At this point we had only ridden about 55-miles. We were now tracking back across the first 10-miles that we had started on--only this time it was downhill. We reached Potash Road which was a turn-off into a huge canyon that would be the final leg of the ride and about 40-miles to the finish.
The final leg
As we turned into this enormous canyon the headwinds were fierce. The afternoon temps had also increased significantly; the burning in my lungs and throat had never let up; and the unrelenting sun, radiating off 200 foot walls of red rock, made for a canyon that was hot, dry and windy.

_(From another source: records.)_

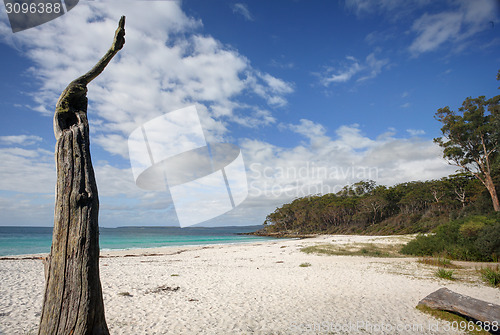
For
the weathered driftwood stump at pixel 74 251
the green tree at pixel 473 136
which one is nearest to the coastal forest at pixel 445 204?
the green tree at pixel 473 136

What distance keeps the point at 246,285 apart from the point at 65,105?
8192mm

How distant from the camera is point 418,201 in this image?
181 ft

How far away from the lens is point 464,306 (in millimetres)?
5344

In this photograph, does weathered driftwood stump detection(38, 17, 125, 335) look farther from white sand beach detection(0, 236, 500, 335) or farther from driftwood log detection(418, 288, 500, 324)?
driftwood log detection(418, 288, 500, 324)

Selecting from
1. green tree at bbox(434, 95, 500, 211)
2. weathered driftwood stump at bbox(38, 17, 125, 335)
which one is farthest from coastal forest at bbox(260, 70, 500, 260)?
weathered driftwood stump at bbox(38, 17, 125, 335)

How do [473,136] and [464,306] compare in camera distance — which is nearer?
[464,306]

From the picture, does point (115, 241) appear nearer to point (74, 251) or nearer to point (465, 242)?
point (465, 242)

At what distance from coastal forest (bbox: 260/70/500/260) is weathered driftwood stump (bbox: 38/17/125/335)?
16007 millimetres

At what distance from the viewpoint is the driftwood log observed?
4906 mm

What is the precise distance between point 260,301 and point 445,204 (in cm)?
5306

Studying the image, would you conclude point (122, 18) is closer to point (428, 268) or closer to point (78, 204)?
point (78, 204)

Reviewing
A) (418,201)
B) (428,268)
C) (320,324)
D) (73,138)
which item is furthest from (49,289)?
(418,201)

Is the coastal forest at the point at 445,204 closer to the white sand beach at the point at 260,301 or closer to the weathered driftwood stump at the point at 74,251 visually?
the white sand beach at the point at 260,301

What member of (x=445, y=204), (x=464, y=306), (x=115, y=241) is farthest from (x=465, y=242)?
(x=115, y=241)
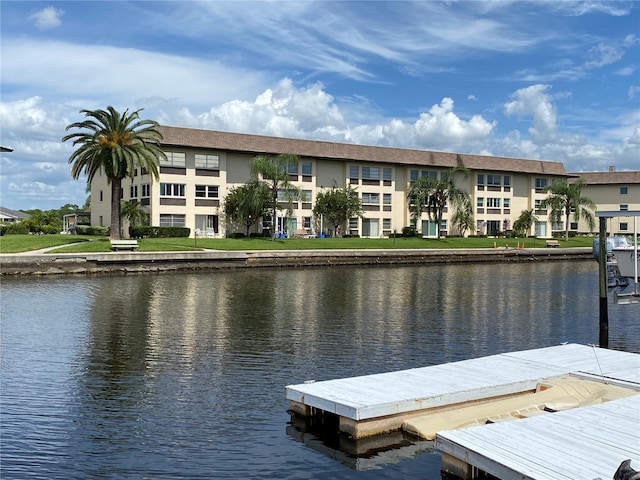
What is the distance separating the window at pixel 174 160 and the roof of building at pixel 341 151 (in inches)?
45.9

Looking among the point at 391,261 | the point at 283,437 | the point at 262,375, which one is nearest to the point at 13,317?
the point at 262,375

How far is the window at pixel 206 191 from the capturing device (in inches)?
2557

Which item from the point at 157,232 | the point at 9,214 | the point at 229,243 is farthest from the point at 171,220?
the point at 9,214

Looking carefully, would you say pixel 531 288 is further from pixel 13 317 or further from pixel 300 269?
pixel 13 317

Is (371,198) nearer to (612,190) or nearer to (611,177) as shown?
(612,190)

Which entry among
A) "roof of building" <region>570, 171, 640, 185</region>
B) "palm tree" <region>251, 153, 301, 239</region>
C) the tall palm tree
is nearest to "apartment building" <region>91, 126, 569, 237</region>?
the tall palm tree

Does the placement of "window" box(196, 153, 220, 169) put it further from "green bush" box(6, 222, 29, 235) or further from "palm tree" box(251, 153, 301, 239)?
"green bush" box(6, 222, 29, 235)

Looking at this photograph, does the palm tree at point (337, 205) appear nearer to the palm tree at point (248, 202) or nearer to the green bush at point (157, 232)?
the palm tree at point (248, 202)

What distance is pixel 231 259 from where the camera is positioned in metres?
49.9

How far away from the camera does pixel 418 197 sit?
7300 centimetres

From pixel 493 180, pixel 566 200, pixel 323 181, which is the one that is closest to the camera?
pixel 323 181

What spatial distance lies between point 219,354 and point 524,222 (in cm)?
7180

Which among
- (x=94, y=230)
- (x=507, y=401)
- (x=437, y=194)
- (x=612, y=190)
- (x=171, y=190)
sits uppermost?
(x=612, y=190)

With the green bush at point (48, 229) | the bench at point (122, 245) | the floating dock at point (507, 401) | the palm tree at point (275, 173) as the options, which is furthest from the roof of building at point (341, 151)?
the floating dock at point (507, 401)
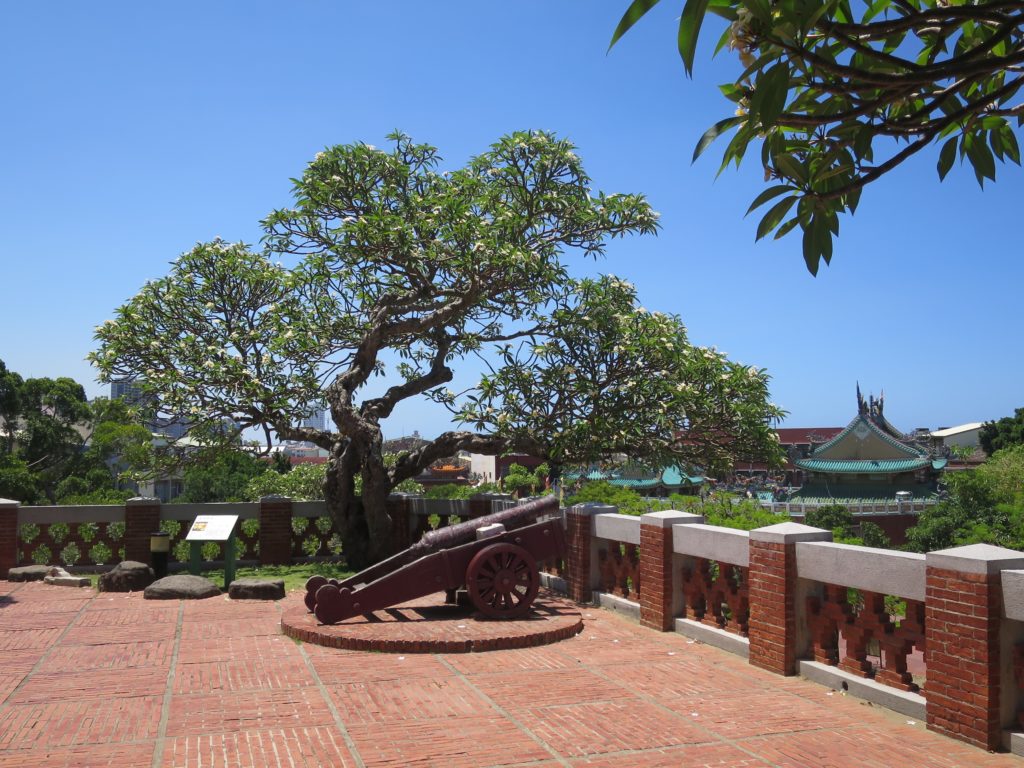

I was in the lead cranking for all I was worth. The best I could do was 11 mph, while my heart rate was at 177 bpm. I was quickly becoming exhausted. We stopped once and discussed calling it a day, but we both had our minds set on completing 100-miles. We continued for another six miles and stopped again to rest for a few minutes. Again, we played with the idea of stopping and short-cutting to the end. We were both tired, wind-burnt and sore. I said, “ya know, I think we’ve done some good work here, let’s call it a day, and go get a cold one.” Barry agreed. We turned around, and still had nearly 10-miles to ride to reach the finish.
Getting back was bitter-sweet. We had failed the century, but we won the day and I considered it a victory. I got to spend some quality time with my two sons: 3-days in Moab, UT, and there was beer and conversation involved. I was able to ride my bike in one of the most ruggedly beautiful areas on the planet. And we participated in a benefit ride for cancer patients and survivors with a share of event proceeds going to the Moab Regional Hospital’s Cancer Treatment and Resource Center. I can’t find fault in any of that.
I also reaffirmed some universal lessons
- Be better prepared next time.
- Keep your head down and don’t stop crankin’ till you reach your destination.
- Know when to quit, but never give up.
- Enjoy every ride your body allows you to do.
- Crosswinds and downhills can be a dangerous combination.
- You don’t have to be a hero. Live to ride another day.
- Have a crew you can depend on.
Sean was our crew
He handled the logistics of getting me to Moab. He handled our gear, while Barry and I were out riding. He took photos of the ride and surrounding landscape. He met us at Dead Horse Point with beverages, and he had cold beer waiting at the end, when we were parched and exhausted. You couldn't ask for a better crew chief! Thanks, Sean, for your humble service.
The Moab Century Tour, I recommend it.